Origination Network. Our origination platform provides specialized focus on marketing our financing programs and underwriting loans and leases. Responsibilities are segregated so that the sales group markets our programs and products to our dealer customers, while the underwriting group focuses on underwriting, negotiating and closing loans and leases. Our sales and underwriting groups are further segregated with separate teams servicing GM-franchised dealers and non-GM dealers, allowing us to continue efficient service for our non-GM dealers under the “AmeriCredit” brand while providing GM-franchised dealers the broader loan, lease and commercial lending products we offer under the “GM Financial” brand. The underwriters are based in credit centers while the dealer relationship managers are based in credit centers or work remotely in their service area. We believe that the personal relationships our credit underwriters and dealer relationship managers establish with the dealership staff are an important factor in creating and maintaining productive relationships with our dealer customer base.

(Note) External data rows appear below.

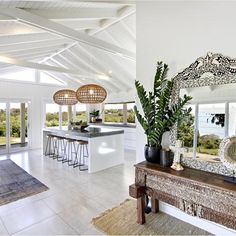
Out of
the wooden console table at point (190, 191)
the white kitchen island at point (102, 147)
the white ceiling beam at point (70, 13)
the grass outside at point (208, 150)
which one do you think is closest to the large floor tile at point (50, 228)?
the wooden console table at point (190, 191)

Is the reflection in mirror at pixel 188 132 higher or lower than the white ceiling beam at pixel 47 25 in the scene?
lower

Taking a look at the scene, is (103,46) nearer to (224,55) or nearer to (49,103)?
(224,55)

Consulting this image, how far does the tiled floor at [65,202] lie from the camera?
255 centimetres

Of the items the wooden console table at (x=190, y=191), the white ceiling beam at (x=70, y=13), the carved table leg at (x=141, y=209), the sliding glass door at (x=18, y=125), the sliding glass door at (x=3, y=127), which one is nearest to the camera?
the wooden console table at (x=190, y=191)

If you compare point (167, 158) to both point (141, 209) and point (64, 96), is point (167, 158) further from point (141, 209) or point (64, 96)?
point (64, 96)

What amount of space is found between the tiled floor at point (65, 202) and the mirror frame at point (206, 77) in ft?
5.22

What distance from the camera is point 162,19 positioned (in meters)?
2.80

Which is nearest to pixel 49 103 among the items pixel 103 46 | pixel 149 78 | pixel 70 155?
pixel 70 155

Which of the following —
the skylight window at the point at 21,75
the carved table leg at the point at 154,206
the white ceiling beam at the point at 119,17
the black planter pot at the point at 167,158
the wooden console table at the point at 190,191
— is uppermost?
the white ceiling beam at the point at 119,17

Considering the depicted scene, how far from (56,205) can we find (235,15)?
11.9 ft

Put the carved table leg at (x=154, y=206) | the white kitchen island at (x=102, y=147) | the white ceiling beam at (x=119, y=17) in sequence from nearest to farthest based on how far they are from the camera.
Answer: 1. the carved table leg at (x=154, y=206)
2. the white ceiling beam at (x=119, y=17)
3. the white kitchen island at (x=102, y=147)

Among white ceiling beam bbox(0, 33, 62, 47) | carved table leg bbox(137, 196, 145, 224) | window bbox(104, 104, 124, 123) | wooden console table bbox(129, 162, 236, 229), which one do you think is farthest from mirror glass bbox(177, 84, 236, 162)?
window bbox(104, 104, 124, 123)

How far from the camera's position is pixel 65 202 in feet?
10.7

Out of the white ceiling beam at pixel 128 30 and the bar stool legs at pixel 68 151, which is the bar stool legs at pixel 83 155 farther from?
the white ceiling beam at pixel 128 30
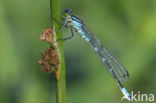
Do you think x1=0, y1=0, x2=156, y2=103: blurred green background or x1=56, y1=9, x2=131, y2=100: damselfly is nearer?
x1=56, y1=9, x2=131, y2=100: damselfly

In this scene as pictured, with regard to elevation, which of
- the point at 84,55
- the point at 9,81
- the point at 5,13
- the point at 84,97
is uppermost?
the point at 5,13

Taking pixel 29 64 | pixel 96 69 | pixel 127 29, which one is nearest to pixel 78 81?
pixel 96 69

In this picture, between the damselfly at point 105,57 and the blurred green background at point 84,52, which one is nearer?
the damselfly at point 105,57

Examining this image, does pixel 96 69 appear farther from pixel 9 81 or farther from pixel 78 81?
pixel 9 81

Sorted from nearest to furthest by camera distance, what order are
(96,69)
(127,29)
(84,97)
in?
(84,97) → (96,69) → (127,29)

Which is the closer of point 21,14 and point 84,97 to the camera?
point 84,97

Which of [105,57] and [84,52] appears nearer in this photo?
[105,57]

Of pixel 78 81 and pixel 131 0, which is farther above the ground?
pixel 131 0

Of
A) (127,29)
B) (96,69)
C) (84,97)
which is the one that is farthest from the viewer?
(127,29)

We select markets for credit center locations based upon numerous factors, most notably proximity to the geographic markets and dealers we seek to serve and availability of qualified personnel. Credit centers are typically situated in suburban office buildings.

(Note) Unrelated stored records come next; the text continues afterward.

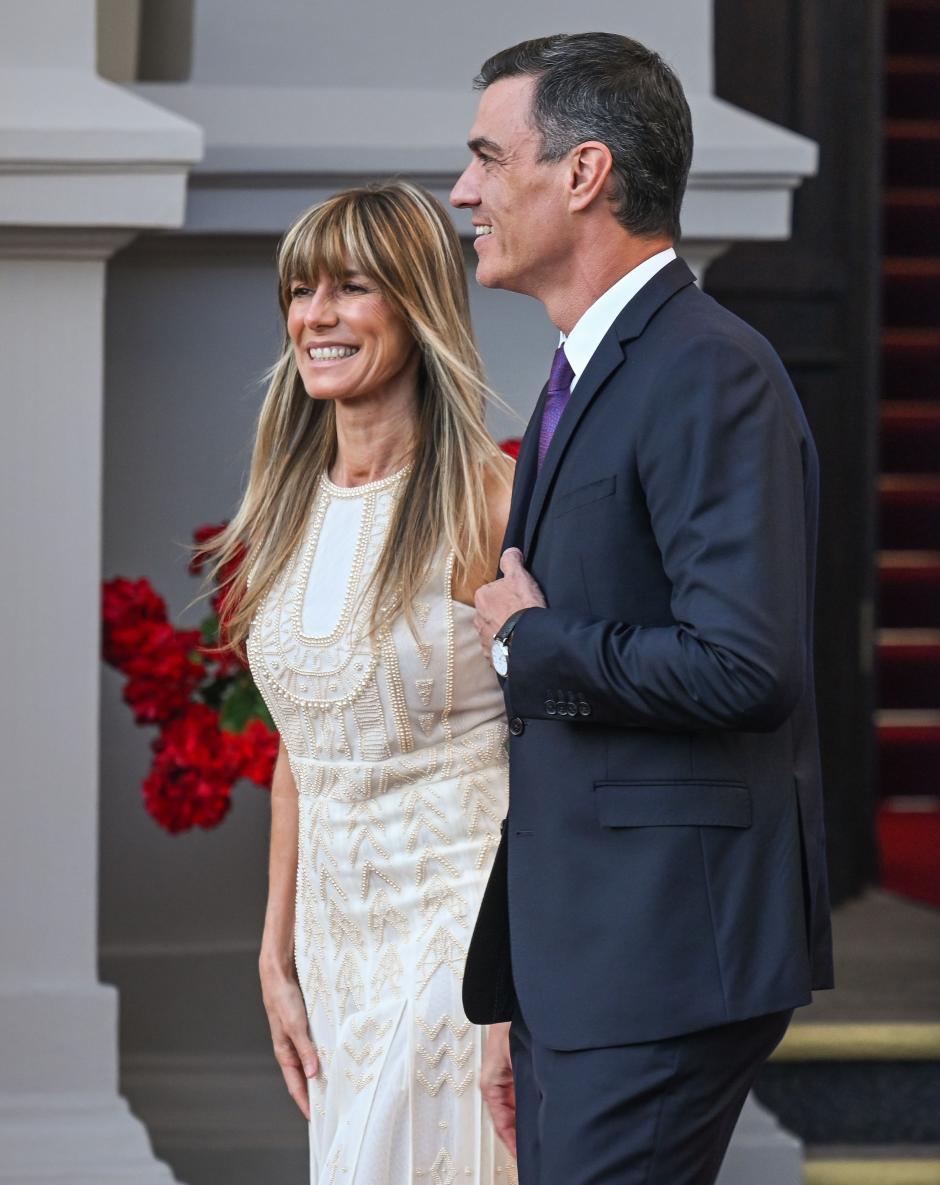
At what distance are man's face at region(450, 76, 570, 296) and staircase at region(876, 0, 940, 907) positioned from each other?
14.5ft

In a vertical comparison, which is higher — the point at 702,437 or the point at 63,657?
the point at 702,437

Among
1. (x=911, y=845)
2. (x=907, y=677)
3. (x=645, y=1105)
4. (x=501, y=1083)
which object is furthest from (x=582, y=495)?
(x=907, y=677)

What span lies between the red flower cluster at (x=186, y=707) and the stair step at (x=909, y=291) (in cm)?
351

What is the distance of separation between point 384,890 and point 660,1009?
2.13ft

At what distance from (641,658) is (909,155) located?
495 centimetres

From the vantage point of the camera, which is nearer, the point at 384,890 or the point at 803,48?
the point at 384,890

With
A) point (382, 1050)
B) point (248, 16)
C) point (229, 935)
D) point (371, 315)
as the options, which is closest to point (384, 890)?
point (382, 1050)

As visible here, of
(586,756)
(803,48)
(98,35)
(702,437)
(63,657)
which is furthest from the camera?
(803,48)

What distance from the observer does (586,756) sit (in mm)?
1759

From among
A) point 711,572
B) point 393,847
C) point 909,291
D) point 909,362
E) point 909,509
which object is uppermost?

A credit center vice president, regional credit managers, credit managers and credit underwriting specialists staff credit center locations. The credit center vice president reports to a senior vice president in our corporate office. Credit center personnel are compensated with base salaries and incentives based on overall credit center performance, including factors such as credit quality, pricing adequacy and volume objectives.
The credit center vice presidents, regional credit managers and senior vice presidents monitor credit center compliance with our underwriting guidelines. Our management information systems provide these managers with access to credit center information enabling them to consult with credit center teams on credit decisions and assess adherence to our credit and pricing policies. The senior vice presidents also make periodic visits to the credit centers to conduct operational reviews.
Dealer relationship managers typically work from a home office but are aligned with a credit center. Dealer relationship managers solicit dealers for applications and maintain our relationships with the dealers in their geographic vicinity, but do not have responsibility for credit approvals. We believe the local presence provided by our dealer relationship managers enables us to be more responsive to dealer concerns and local market conditions. Applications solicited by the dealer relationship managers are underwritten at our regional credit centers. The dealer relationship managers are compensated with base salaries and incentives based on contract volume objectives and dealer penetration rates. The dealer relationship managers report to regional sales managers who report to sales vice presidents.